Saturday, 22 March 2014

Breakfast Patties



Ingredients

  • 2 tablespoons extra-virgin olive oil
  • 2 tablespoons brown rice or spelt flour
  • 1 tablespoon naturally brewed soy sauce (shoyu or wheat-free tamari)
  • 1 1/2 cups warm vegetable stock or plain soy milk
  • 1 cup rolled oats
  • 1/2 cup chopped yellow onion
  • 1/2 teaspoon dried sage
  • 1/2 teaspoon dried thyme
  • 1 cup finely chopped raw nuts
  • 1 cup cooked brown rice or other whole grain
  • 1 cup minced shiitake or button mushrooms

Preparation

1. Place a large skillet over medium-low heat. Add the oil, flour, and soy sauce.

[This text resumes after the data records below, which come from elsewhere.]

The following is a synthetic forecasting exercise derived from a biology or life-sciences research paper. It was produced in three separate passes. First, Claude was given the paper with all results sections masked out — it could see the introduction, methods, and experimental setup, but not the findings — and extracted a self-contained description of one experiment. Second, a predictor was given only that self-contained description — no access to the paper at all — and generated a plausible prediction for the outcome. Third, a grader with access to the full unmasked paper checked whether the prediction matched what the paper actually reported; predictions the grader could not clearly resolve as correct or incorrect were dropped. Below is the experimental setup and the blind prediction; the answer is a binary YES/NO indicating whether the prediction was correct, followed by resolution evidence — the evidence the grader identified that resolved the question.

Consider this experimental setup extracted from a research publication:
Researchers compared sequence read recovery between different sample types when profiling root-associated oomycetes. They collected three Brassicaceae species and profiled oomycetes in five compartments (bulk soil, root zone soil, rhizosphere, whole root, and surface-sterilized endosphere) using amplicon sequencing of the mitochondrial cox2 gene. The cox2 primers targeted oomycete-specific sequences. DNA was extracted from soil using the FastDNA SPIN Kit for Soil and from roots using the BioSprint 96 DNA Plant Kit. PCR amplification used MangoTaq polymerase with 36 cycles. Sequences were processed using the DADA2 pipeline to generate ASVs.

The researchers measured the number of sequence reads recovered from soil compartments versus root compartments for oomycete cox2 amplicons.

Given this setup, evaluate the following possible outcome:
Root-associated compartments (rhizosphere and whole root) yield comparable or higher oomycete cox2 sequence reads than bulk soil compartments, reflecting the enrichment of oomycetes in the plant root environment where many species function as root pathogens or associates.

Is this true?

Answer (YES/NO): YES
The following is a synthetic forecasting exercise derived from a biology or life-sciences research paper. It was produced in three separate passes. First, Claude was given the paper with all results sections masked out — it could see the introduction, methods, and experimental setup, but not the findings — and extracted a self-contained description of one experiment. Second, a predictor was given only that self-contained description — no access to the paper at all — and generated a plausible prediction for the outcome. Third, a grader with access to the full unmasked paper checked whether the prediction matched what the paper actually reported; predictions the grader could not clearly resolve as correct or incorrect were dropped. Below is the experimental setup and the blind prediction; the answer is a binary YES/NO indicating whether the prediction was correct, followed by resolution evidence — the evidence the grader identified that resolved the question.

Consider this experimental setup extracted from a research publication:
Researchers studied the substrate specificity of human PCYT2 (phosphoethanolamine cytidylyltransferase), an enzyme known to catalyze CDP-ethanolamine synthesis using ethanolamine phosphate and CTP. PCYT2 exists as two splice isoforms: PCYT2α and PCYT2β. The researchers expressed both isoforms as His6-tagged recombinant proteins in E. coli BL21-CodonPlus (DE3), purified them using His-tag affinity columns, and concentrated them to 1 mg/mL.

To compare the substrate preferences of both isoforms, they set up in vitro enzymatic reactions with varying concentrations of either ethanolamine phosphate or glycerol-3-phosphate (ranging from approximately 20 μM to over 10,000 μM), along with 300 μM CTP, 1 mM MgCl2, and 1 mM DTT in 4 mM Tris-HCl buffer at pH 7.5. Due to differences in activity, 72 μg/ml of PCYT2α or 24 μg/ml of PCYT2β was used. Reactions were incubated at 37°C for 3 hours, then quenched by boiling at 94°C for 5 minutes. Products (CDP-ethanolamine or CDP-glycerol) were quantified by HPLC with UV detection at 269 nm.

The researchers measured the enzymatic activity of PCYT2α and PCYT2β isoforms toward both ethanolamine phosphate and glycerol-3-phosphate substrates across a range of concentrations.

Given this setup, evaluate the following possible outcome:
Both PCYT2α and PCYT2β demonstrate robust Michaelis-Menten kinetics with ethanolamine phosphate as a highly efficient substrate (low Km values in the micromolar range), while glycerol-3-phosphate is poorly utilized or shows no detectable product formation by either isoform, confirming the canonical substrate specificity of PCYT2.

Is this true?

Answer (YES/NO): NO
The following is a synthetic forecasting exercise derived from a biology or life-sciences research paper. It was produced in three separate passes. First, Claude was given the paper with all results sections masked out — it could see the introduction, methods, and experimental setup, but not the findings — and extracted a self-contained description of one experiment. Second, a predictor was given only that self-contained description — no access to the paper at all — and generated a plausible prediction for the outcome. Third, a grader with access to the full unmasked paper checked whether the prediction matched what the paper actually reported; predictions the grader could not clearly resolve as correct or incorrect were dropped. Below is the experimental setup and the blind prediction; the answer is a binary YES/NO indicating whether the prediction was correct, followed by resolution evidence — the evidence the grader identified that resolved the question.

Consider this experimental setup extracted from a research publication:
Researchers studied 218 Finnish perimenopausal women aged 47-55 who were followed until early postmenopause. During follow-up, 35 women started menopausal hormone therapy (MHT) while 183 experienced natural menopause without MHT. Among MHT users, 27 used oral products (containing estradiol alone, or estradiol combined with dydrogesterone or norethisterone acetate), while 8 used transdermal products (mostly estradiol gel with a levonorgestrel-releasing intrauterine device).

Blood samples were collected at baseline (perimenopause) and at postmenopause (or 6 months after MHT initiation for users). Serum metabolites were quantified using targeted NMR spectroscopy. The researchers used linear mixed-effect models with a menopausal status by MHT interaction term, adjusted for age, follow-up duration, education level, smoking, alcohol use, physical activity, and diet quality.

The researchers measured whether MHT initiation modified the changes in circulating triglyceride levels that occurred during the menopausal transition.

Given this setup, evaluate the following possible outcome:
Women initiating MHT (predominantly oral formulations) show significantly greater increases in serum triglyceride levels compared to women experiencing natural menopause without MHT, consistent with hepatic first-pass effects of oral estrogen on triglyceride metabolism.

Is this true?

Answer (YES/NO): NO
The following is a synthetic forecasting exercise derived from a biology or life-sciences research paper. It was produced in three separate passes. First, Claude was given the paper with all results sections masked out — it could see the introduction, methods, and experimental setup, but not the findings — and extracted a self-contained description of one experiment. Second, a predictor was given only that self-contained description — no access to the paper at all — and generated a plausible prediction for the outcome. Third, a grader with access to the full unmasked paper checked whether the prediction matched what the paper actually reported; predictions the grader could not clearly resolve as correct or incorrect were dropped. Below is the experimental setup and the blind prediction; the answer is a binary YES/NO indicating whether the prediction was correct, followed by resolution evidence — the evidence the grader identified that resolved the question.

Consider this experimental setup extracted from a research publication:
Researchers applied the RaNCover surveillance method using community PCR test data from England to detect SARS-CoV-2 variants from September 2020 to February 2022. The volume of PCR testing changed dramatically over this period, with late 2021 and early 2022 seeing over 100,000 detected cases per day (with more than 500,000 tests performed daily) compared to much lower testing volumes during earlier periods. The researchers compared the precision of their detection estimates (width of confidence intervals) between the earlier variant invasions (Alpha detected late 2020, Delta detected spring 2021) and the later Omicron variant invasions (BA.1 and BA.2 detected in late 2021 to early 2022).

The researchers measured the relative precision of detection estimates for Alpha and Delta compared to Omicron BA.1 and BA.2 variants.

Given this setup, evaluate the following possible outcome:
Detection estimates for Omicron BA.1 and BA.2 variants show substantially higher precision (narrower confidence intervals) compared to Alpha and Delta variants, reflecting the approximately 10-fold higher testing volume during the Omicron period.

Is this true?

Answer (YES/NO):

Whisk well to combine.
2. Whisk in vegetable stock or soy milk and cook until thickened, continuing to whisk, about 2 minutes.
3. Remove from heat and add the oats, onion, sage, thyme, nuts, rice, and mushrooms. Stir well to combine and transfer entire contents to a medium mixing bowl. Allow to set at room temperature for 10 minutes, then refrigerate until cool enough to handle, about 20 minutes.
4. Preheat oven to 350°F.
5. Line a baking sheet with parchment paper.
6. Remove the mixture from refrigerator, and scoop 1/4 cup of mixture into a patty. Place on the lined baking sheet, and continue to scoop mixture into patties until done.
7. Bake for 20 minutes, and serve. If freezing, wrap each patty individually in plastic wrap.